I think our culture is demonstrably screwed up in how it looks at almost every aspect of divorce.
But here I'll skip over the lead-up, and go straight to taking on the universal belief about dating after divorce: a new relationship shouldn't be introduced to kids until it's really "serious." Check out all the divorce books, magazines and online advice this one is written in stone.
A divorced mom myself, I'm raising my four young kids on my own. But fortunately I have very wise friends who have helped me to see that once again the "experts" here just don't make sense.
Most of the advice is directed at women, because we typically have the children living with us. The universal fear is that children will get attached to a new friend in Mom's life, and then that new friend will be gone.
Can't have that, the thinking goes.
Why not? As long as Mom is dating good and worthy men and is not being sexually intimate with them major conditions here, for sure what's the problem? Kids have great adults going in and out of their lives all the time. Teachers for a year, a pastor who takes a call to another church, the Boy Scout leader who retires, friends of their parents who move away. These can all be great people with whom our children have positive experiences, even though it's for a short time.
That is, well, life. It's the very nature of friendship. It brings joys and sometimes sorrows, but if the relationships are good ones they can enrich us.
Instead, the experts would seemingly have Mom lying to her children and sneaking off to meet some fellow (not exactly great patterning for when our own kids are teens), only to have the fellow suddenly presented when it's serious. Oh, so Mom, you haven't been out with your gal friends all this time? Great.
Mystery is a scary hardship for our kids, and children of divorce go through too much hardship as it is.
And there's little chance a relationship could become legitimately serious anyway without the fellow having a darn good idea of what his life would be like with a woman's children. Sheesh.
How much better if we single parents set the stage for a healthy dating life for our own children down the road. With a little experience in the matter now, and the wisdom of good friends, here's what makes sense to me and, well, how I've handled it:
Once the divorce was final, I gathered my children and said, "I loved being married, I loved your dad and I'd like to get married again. To that end, I plan to start dating good men.
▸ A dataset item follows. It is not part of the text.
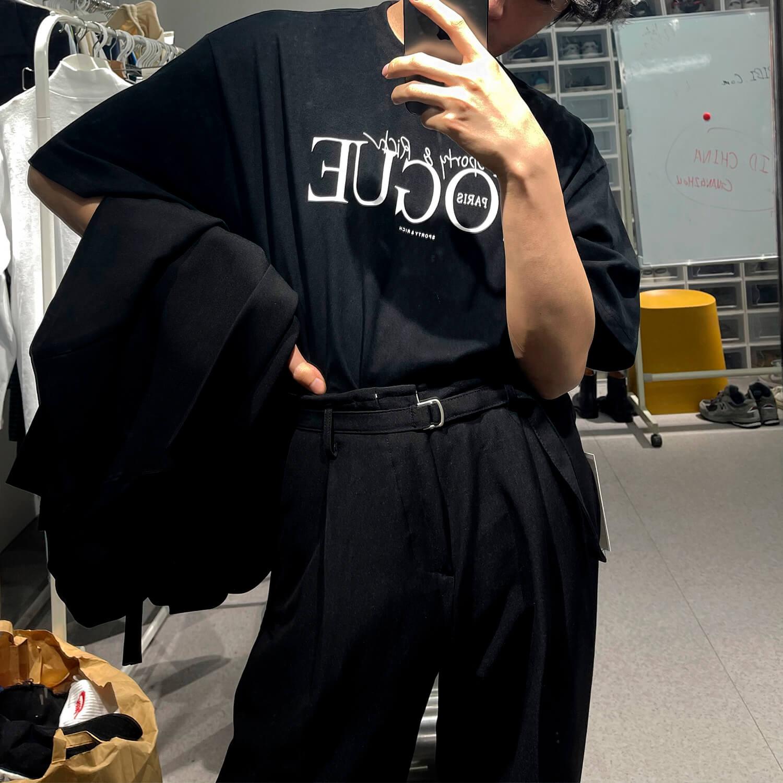 Костюм GB Studio Thin Belts Suit Blazer & Pants (5)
You'll get to meet and enjoy them think of them as friends, unless and until I let you know a special one will become a husband to me."
I think it's great for my kids to see me being so positive about marriage.
And I know they so appreciate the transparency. Sure, they have different views of me marrying again. While one would prefer to keep me all to herself forever, another actively recruits prospects.
But in any case, my openness helps to minimize their fears.
I've had a few relationships now, and while my kids and I have naturally experienced some real adjustments to our new life, they've enjoyed meeting really nice guys who have enjoyed them in turn, and with whom I am still friendly in each case. It's great for my kids to see that I think very positively of men, and it's lovely for them to see me enjoying being treated well by good men. (Knowing that sexual intimacy is reserved for marriage helps them here, too.)
Plus, the guys have been able to get a real picture of my real life!
Nor do I draw things out. And when I have, so far, had to end the relationships, I've given my kids some appropriate insight as to why, which I hope will help them to think about how to choose a life partner themselves some day. Even better, if I am eventually blessed with a life partner myself, they will have seen a good process at work.
Look, I'm not saying my kids have to know everything about my life. I'm just saying that contrary to what the experts seem to advise, I'm not going to deny them these good things by sneaking around behind their backs, either.